> **Study material**:
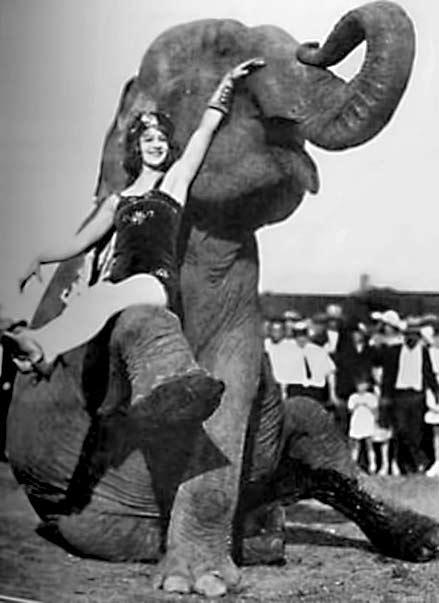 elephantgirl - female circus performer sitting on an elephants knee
* * *
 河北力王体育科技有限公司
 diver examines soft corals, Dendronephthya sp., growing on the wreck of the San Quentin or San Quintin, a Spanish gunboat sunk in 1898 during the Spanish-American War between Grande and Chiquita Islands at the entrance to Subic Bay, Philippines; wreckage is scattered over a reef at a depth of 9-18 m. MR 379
==
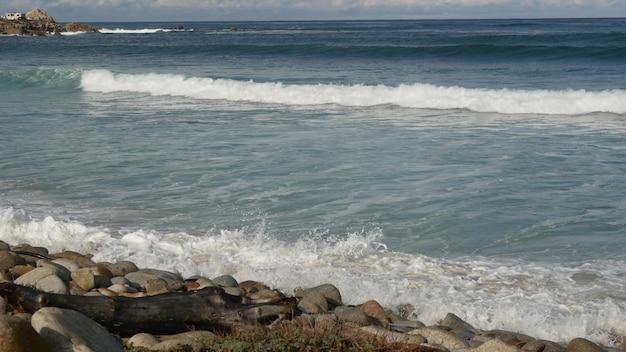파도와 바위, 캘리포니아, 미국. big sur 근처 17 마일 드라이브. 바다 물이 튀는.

> **What the exercise asks**:
Search the listing above for the lines with "河北力王体育科技有限公司" and "diver examines soft", then output those lines and all lines between them exactly.

> **Written response**:
 河北力王体育科技有限公司
 diver examines soft corals, Dendronephthya sp., growing on the wreck of the San Quentin or San Quintin, a Spanish gunboat sunk in 1898 during the Spanish-American War between Grande and Chiquita Islands at the entrance to Subic Bay, Philippines; wreckage is scattered over a reef at a depth of 9-18 m. MR 379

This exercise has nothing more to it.